Zoe didn’t look at the body too closely. Mac Feya’s bioarmor had been stripped for salvage and he had been draped with a white sheet in an attempt to lend some dignity to his corpse. But the body was obviously deliquescing under the shroud, digested by Isian microorganisms and processed with eerie speed into a syrupy black liquid. Just like a CIBA-37 mouse, Zoe thought. She sat rigidly in her chair and tried not to take this death as an omen. A warning perhaps:The Isian biosphere would not be trifled with. But there was nothing malignant here, no deliberate attack on human life. The problem was not Isis, but humanity. We’re fragile, Zoe thought; we evolved in a younger and less competitive biological domain. We’re infants here.
When the first probes reached Isis, there had been a keen effort to protect the planet from human contamination. But there was not a Terrestrial organism the Isian biosphere couldn’t contain and devour, its immense array of enzymes and poisons quickly corrupting the fragile protein envelopes of Earth-based life. The death of Macabie Feya was simply Isis acting as Isis must.
“The planet doesn’t hate you,” Theo had once said. “But its intimacies are fatal.”

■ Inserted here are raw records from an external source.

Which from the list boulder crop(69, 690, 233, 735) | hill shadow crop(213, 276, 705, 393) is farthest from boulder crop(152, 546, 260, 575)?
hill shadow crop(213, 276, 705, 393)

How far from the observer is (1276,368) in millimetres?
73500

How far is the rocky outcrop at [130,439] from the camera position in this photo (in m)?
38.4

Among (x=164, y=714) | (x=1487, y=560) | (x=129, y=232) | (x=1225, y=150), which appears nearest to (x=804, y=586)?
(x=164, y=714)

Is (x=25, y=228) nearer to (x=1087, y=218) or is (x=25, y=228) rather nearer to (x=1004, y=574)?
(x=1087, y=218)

Zoe looked away from the body to the forest canopy beyond the bier. The trees were sinuous, thin-boled, raising their limbs like great green hands. This, after all, was her realm, or soon would be. She had trained most of her life for protracted isolation in the Isian woodlands. If a native species had been named, she could name it; she could even supply tentative binomials for new species within a broad range of genera. But this was not a textbook, a file-stack, or a walkthrough simulation. The reality of it was suddenly overwhelming, even from the cloistered safety of the common room: real breezes shaking the foliage, real shadows eclipsing the forest floor. She had come within a few thin walls of Isis —at last, at last.
And in the midst of death. Real death. The depth of emotion in the room was daunting. Dieter Franklin had lowered his head to disguise tears; Elam Mather was openly weeping, and she wasn’t the only one.
Two mysteries, Zoe thought. Isis and grief. Of the two, she understood Isis better. How would she feel if someone close to her had died? But there was no one close to her. There never had been. Only Theo, as severe and aloof as some black-winged bird, her teacher and savior. What if it were Theo’s body out there? Would she weep? Zoe had wept often when she was young, especially during her dimly remembered time at the Tehran orphan creche. From which Theo had saved her. Without Theo … well, without Theo, she would be lost.
Free, some traitorous part of her whispered.
The thought was disturbing.
Tam Hayes, tall and somber in his Yambuku fatigues, read a brief but dignified eulogy. Then a young biochemist named Ambrosic, the last Reformed Mormon at Yambuku now that Mac was gone, offered a formal prayer for the dead.